Tarod fue el primero en hablar. Hizo una seca inclinación de cabeza ante Ailind y, con un aire de indiferencia que no consiguió ocultar del todo la ira que sentía, dijo:

—Te saludo, primo. Parece ser que estamos igualados.

Los ojos de color oro leonado de Ailind mostraron disgusto sin ningún disimulo.

—Tal y como dices, Caos. Quizá no podíamos esperar otra cosa.
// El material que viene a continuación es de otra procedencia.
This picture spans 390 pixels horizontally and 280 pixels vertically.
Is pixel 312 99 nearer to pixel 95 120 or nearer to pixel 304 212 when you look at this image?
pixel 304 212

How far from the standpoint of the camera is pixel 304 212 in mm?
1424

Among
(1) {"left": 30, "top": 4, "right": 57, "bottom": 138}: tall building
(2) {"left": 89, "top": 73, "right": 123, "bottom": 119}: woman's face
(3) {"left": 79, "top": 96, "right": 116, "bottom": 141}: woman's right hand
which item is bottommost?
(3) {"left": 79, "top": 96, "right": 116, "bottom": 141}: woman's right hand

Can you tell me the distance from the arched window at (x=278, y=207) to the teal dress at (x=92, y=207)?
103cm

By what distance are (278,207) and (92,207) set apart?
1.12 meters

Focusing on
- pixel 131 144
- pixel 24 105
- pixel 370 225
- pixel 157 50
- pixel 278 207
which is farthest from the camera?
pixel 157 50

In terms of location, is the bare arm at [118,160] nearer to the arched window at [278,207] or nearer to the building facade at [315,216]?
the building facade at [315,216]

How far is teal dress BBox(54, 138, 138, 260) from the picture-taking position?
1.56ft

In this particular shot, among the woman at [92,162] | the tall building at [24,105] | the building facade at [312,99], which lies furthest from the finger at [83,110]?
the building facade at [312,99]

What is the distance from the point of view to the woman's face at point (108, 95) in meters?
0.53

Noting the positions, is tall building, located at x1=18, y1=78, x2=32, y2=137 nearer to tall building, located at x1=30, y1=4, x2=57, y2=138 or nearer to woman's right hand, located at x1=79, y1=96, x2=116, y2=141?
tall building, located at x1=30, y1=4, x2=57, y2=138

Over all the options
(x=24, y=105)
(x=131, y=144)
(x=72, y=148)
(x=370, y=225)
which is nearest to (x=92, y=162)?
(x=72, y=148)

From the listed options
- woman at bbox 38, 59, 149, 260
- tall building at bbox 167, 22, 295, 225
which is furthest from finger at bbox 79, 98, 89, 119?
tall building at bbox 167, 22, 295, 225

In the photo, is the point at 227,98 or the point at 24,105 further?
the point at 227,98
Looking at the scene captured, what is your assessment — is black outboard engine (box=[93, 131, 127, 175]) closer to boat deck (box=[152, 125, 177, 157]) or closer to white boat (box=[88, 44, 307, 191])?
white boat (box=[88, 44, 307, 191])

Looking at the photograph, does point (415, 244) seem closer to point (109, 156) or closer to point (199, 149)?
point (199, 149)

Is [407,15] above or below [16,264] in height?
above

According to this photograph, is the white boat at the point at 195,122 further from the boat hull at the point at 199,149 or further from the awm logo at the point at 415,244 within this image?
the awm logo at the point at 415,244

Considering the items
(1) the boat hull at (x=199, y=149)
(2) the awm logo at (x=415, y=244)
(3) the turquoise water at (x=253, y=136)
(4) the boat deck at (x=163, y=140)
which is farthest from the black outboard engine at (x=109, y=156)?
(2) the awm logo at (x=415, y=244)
Nadie más se atrevió a decir palabra. Tirand respiraba con dificultad; Sen, que seguía junto a él, estaba lívido. La Matriarca tenía la cabeza inclinada, como si rezara, y Karuth, sola y distanciada del grupo reunido junto al fuego, contemplaba la escena en silencio, con el rostro inexpresivo.

—De manera que —dijo Tarod—, si es que no lo han adivinado ya, cosa que parece probable, creo que ha llegado el momento de que uno de nosotros revele a nuestros amigos mortales unos cuantos hechos fríos. ¿Saldrán de tus labios o de los míos?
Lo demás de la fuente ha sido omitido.